A century and more earlier Loch Ghrabhair was teeming with even more fish and a novel method was used to capture them. A stone wall was built across an area of the foreshore which became exposed a low tide. The arrangement was called a ‘cairidh’ in Gaelic. When the tide came in, the top of the wall was submerged and the fish could swim over it. As the tide receded some of the fish were stranded behind the wall and they were left high and dry at the lowest point of the tide. They were simply picked up and taken home: an infallible way of ensuring a tasty dinner.

One wall was built across the loch about three hundred yards from its confluence with Grabhair river. Winter storms and powerful tidal bores (làgaraid) demolished the wall when it ceased to be maintained, but the stones from which it was built are still strewn across the loch and show the location of the wall. Two other cairidh sites on the south shore of the loch are also recognisable.
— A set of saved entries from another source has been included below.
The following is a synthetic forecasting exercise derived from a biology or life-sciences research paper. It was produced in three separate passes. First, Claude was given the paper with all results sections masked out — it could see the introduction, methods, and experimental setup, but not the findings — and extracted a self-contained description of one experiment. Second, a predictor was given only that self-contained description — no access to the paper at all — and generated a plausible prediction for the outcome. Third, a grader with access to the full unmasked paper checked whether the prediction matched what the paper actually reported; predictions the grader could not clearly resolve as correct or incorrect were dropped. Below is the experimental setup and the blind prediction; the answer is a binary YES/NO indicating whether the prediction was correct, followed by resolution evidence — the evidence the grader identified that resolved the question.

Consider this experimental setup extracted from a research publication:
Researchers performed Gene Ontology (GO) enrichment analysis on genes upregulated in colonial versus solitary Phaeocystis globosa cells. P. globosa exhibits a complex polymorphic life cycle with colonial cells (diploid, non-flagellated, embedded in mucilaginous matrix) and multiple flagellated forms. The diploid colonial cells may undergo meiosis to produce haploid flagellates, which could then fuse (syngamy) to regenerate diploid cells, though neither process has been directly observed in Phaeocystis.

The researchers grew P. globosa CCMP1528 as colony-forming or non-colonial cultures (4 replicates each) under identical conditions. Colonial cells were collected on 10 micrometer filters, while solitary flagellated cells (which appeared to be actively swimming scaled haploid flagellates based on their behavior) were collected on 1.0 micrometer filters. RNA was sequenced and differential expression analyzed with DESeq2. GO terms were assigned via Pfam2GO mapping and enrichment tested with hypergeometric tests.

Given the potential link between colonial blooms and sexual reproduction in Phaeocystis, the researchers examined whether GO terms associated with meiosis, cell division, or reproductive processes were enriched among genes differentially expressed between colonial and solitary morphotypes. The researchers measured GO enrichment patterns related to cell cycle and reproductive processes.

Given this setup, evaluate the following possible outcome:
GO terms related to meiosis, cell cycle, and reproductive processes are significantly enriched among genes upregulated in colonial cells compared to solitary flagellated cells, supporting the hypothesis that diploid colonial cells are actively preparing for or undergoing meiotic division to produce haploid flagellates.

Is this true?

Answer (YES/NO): NO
Fishing for other species required other methods. The cotton drift nets were used for herring; lobster pots – made with a wickerwork or willow frame on a wooden base and covered with netting – was used for lobsters and crabs; there were specialist nets for plaice, but in my experience they caught more crabs than plaice! and a conical net with a small mesh was used to fish for cuddies when they shoaled along the rocky shore at the end of the year. This net was called ‘tàbh’ in Gaelic. Buoys were made from sheepskins. The skins were salted or treated with alum, scraped to remove fat and wool and then stretched and dried. They were then attached to a wooden disc with twine. The disc had a blow-hole and a fixture for rope, it in, and when inflated and plugged they made good buoys that had a diameter of 15 inches or so.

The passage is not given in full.